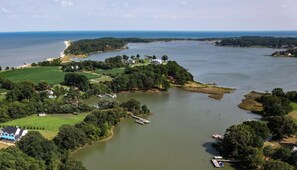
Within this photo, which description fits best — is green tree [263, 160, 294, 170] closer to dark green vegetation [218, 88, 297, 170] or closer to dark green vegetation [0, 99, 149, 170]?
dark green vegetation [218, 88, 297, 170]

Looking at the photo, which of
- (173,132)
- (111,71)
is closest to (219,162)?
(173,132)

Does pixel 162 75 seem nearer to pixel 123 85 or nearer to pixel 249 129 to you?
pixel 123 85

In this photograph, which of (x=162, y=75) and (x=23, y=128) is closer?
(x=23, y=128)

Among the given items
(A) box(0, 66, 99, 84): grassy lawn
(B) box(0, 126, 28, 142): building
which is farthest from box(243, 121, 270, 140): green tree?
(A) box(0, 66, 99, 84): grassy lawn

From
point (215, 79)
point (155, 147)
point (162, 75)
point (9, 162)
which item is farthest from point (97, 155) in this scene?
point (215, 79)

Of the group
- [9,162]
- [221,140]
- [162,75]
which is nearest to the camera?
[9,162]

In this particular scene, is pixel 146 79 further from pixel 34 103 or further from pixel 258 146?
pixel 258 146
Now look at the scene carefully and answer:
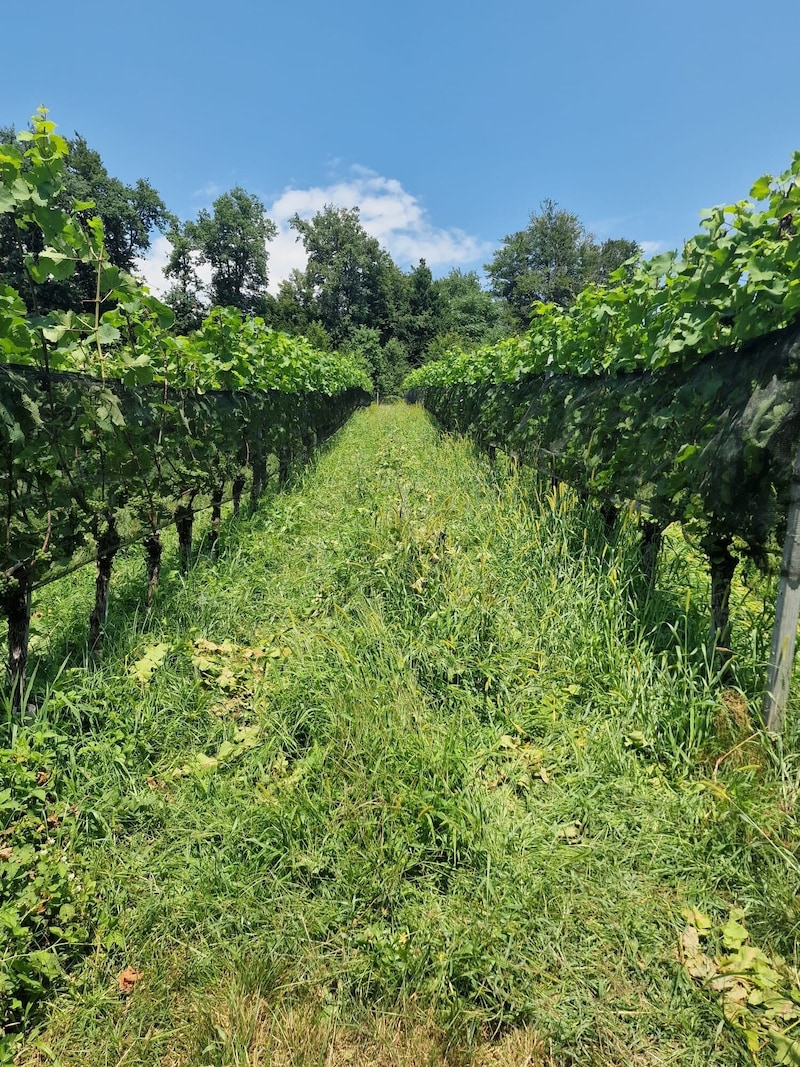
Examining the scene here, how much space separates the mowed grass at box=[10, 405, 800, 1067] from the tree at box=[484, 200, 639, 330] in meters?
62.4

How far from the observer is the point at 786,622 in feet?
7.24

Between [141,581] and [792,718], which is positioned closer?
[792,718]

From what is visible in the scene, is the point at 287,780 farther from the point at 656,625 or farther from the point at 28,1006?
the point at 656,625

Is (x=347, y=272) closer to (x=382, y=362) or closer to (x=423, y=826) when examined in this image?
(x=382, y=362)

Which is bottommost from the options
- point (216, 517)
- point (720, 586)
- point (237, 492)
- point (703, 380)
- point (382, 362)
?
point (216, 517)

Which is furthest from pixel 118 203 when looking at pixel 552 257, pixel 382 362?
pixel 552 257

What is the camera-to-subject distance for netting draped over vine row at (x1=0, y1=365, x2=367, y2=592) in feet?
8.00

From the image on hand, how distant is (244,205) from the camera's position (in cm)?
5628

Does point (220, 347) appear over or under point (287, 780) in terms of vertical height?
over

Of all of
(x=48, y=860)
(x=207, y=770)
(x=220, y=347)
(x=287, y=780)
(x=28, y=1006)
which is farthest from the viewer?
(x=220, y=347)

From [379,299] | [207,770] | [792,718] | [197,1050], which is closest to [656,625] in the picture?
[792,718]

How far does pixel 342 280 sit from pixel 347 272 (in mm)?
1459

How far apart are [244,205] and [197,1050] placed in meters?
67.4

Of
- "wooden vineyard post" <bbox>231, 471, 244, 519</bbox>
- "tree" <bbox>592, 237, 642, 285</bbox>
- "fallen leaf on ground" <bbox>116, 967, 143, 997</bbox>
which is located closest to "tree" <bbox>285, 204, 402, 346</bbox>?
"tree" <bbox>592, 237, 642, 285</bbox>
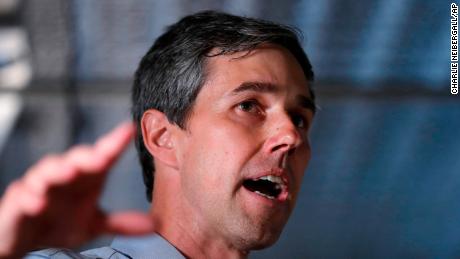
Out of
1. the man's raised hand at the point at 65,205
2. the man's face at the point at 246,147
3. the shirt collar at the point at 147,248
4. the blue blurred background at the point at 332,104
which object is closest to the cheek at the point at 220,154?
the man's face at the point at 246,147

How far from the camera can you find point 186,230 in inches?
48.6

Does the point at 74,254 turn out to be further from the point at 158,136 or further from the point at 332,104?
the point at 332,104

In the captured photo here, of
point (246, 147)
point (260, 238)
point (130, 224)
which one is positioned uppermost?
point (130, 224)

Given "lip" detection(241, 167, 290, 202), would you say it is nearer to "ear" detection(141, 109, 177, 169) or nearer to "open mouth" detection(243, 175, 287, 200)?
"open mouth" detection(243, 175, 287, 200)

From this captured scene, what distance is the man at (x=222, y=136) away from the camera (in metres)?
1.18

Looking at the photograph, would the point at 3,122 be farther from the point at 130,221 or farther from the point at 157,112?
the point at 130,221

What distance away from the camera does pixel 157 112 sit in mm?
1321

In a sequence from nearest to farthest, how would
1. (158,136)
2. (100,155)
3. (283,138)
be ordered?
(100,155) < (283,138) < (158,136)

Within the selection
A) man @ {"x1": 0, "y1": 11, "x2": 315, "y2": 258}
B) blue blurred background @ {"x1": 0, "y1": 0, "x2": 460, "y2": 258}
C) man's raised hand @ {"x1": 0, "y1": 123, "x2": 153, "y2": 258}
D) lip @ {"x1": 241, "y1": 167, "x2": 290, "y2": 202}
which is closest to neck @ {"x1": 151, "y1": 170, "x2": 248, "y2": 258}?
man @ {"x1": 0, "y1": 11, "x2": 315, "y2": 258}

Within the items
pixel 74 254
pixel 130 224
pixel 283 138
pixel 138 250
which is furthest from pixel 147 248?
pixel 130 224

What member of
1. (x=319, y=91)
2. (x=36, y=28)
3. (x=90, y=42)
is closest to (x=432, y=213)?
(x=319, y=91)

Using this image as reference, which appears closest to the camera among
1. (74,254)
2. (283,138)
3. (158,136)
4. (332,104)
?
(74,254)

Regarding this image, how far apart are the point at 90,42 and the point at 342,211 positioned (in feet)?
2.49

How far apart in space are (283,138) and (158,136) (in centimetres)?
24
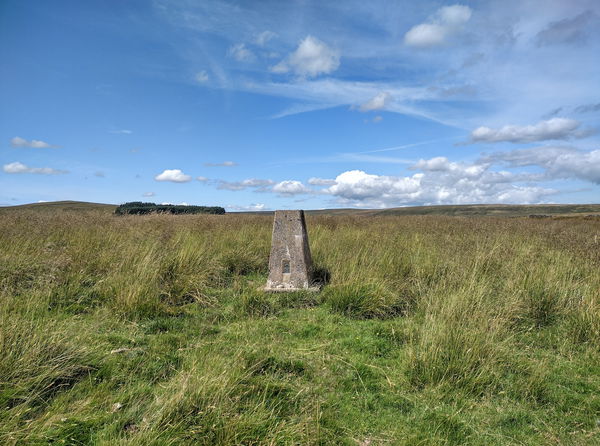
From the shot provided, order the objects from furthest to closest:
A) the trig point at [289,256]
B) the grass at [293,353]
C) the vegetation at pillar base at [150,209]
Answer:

==

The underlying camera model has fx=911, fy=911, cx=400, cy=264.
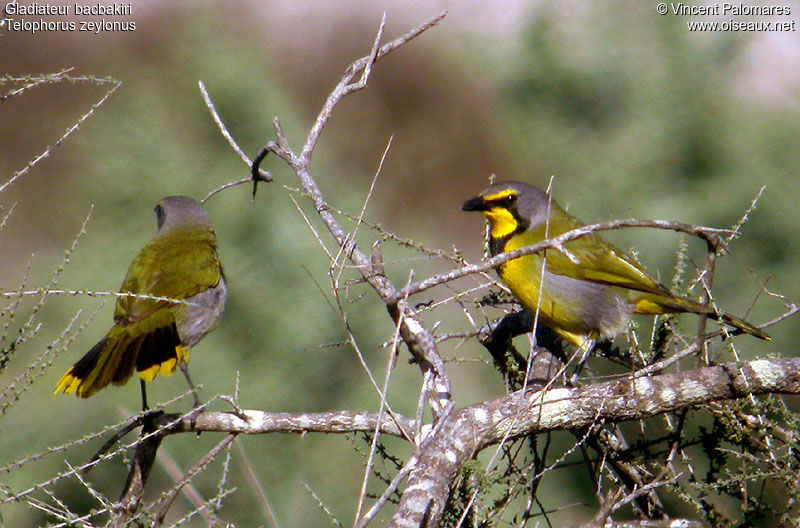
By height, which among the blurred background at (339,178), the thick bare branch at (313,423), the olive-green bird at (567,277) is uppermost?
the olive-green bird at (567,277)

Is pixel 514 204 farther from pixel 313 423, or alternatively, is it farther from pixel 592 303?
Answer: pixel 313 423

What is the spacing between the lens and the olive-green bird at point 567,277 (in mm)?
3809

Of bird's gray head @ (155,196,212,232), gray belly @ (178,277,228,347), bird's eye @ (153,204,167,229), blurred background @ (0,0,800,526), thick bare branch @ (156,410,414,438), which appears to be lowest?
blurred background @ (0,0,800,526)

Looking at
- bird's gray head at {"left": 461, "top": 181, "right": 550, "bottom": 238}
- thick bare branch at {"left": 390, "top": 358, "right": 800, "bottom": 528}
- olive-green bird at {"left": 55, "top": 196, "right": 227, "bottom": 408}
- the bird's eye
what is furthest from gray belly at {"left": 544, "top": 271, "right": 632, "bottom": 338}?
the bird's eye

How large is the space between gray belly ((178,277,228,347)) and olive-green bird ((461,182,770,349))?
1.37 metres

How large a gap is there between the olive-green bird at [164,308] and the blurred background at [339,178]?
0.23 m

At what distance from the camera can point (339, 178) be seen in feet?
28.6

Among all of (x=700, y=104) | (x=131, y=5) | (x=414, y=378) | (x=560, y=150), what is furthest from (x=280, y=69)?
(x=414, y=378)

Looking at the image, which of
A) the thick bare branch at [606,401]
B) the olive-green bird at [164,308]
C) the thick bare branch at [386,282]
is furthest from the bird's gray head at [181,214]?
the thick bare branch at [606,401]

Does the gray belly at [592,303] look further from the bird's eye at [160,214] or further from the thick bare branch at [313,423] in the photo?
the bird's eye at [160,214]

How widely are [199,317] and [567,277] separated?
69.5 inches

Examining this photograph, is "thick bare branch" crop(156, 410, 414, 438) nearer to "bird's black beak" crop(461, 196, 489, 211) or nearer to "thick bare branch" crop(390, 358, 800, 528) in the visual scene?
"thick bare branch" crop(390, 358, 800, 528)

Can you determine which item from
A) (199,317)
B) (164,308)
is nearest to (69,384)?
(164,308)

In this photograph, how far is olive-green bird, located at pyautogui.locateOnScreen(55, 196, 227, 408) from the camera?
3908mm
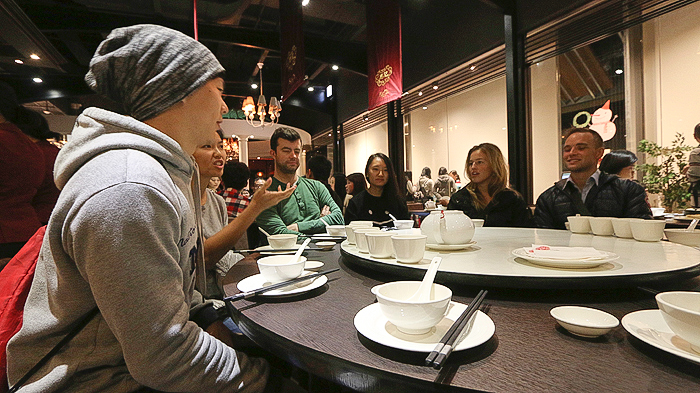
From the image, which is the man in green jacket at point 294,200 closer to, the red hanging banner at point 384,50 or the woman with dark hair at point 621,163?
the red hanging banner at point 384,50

* * *

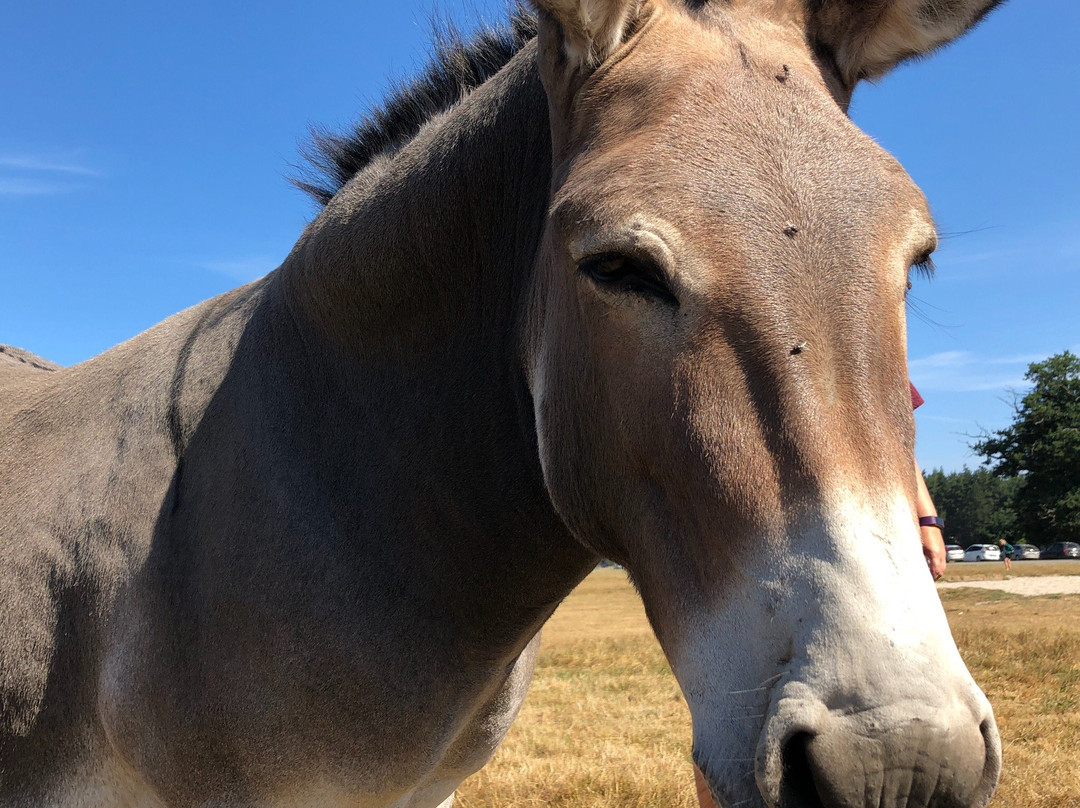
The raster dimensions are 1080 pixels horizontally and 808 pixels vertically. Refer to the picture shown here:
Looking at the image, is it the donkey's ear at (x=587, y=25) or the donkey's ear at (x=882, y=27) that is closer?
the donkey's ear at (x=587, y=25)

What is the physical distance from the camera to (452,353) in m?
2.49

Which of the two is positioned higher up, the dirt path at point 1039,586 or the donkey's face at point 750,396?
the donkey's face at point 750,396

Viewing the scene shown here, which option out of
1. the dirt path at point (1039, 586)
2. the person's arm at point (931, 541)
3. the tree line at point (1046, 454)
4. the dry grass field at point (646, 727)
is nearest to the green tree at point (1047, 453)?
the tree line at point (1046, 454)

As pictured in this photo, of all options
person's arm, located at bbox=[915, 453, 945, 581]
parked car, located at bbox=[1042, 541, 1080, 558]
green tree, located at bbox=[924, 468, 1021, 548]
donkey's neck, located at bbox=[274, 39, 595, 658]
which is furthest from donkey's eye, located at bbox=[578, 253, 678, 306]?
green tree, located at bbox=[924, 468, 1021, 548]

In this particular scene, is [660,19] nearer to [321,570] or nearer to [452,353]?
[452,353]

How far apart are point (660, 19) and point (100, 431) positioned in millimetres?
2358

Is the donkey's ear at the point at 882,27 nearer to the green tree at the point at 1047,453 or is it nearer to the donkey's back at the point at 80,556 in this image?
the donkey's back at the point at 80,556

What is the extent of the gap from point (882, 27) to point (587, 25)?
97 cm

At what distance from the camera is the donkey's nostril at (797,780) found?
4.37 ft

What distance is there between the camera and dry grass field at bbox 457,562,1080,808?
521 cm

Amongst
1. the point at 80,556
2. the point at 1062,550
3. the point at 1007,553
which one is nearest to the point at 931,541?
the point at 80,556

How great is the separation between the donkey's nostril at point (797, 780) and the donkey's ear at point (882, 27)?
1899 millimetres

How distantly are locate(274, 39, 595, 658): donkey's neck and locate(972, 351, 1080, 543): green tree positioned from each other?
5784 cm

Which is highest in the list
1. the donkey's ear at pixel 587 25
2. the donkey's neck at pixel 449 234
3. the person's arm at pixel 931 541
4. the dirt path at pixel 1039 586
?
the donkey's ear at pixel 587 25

Written task - Count the lines above that contain the string "farthest", treating case as significant, and report only that count.

Output - 4